Chime escapes asset sale to bail itself out of trouble
LONDON - Lord Bell, chairman of Chime Communications, has been told he will not be forced by bankers to sell any of the company's assets to bail the company out of financial trouble, after its shares fell as much as 74% last month.
Bell admitted in mid-November that the advertising and PR group's full-year results would be well below expectations, after it said it got it wrong when it forecast that the company's performance in the second half of the year would be stronger that the first.
Shares in Chime fell to 14.75p after the warning, a drop of 74% and have moved little since. This morning, they were trading at 15.25p.

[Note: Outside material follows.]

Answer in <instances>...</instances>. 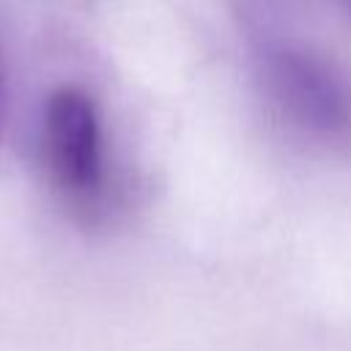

At the time of the profits warning, the company revealed it had breached a loan agreement when it was hit by a restructuring charge of £12m, prompting its bank Royal Bank of Scotland to order a review of the business by accountants PricewaterhouseCoopers.
PwC is believed to have concluded that Chime can trade its way out of trouble, rather than sell assets.
The news will mean that Lord Bell, a former PR adviser to Margaret Thatcher, can continue his negotiations with WPP Group chief executive Sir Martin Sorrell about the sale of its advertising agency HHCL & Partners, which Sir Martin wants to become the London arm of WPP's Red Cell advertising network.
A deal would see WPP, which already owns 20% of Chime, increase its stake in company. It had been reported that Bell would ask for cash for the agency to help him get Chime back on its feet, but this would most likely have resulted in Sir Martin walking away from the deal, unwilling to part with cash during the downturn.
Reports have also suggested that the management of Chime's Good Relations PR agency have been planning a buyout, although this is not expected to go ahead.
In the first half of this year, Chime's profits fell by 42% to £5.2m, hit by account losses at HHCL.